Having sat through the presentations by both agencies and industry thought leaders over the 2 days, I saw a lot of the success stories - such as the Google Rebrief Project, the KLM Surprise campaign - (and some rather humorous #brandfails too!) But I think as marketers, it’s very easy to get swept up in the creative concepts and the shiny end goal because we live in this technological age that’s enabling us to do things that have never been done before. And what marketing director doesn’t revel in the afterglow of a well-executed and well-received campaign? It is however, all based on some form of technology and what sits behind that technology is data. Lots and lots of Data. Some of the other speakers alluded to its existence and potential importance, but nobody really addressed the topic of data head on. And in the dealings I’ve had in the marketplace, my opinion is that most Marketers are missing a trick here too.

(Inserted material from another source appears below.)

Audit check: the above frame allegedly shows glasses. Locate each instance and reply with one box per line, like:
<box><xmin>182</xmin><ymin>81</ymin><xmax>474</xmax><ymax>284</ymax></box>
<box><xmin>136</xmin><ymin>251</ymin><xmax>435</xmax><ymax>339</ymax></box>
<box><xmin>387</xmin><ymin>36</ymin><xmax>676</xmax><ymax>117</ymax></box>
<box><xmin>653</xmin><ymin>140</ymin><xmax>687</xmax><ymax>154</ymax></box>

A common question through the 2 days was this - Once you have followed the guidelines in the bullet points above, successfully created a community and initiated a dialogue, what do you do then? The typical approach of high impact campaigns every few months is not going to cut it, I’m afraid. If that is your approach, you will see the expected spikes of engagement, but with no follow through, there is a natural atrophy effect over time as people become bored and move on. Sure, your true brand advocates will still be around, but you’re not really moving the needle and growing that base. In order to do that, you need to keep that engagement going in between the big high impact campaigns to truly grow that engaged audience. And I hope that this is where my presentation hit a sweet spot in that these ongoing engagements can only be made relevant through the leveraging of data within something like a Data Management Platform (DMP) Where you can clearly identify those that are engaging with you, augment your knowledge of them through your other channels (even offline) and then re-engage them through either these other channels (such as email, search or adserving) or even directly back within the social environment. These messages can be tailored for relevance to make the customer feel they are being heard & understood. And what happens when customers are feeling the love? Well then marketers regain some of that elusive ability to influence…

It’s no doubt an exciting time to be a marketer. It’s not a revolution, it’s an evolution and the time is not in the coming months and years, the time is now.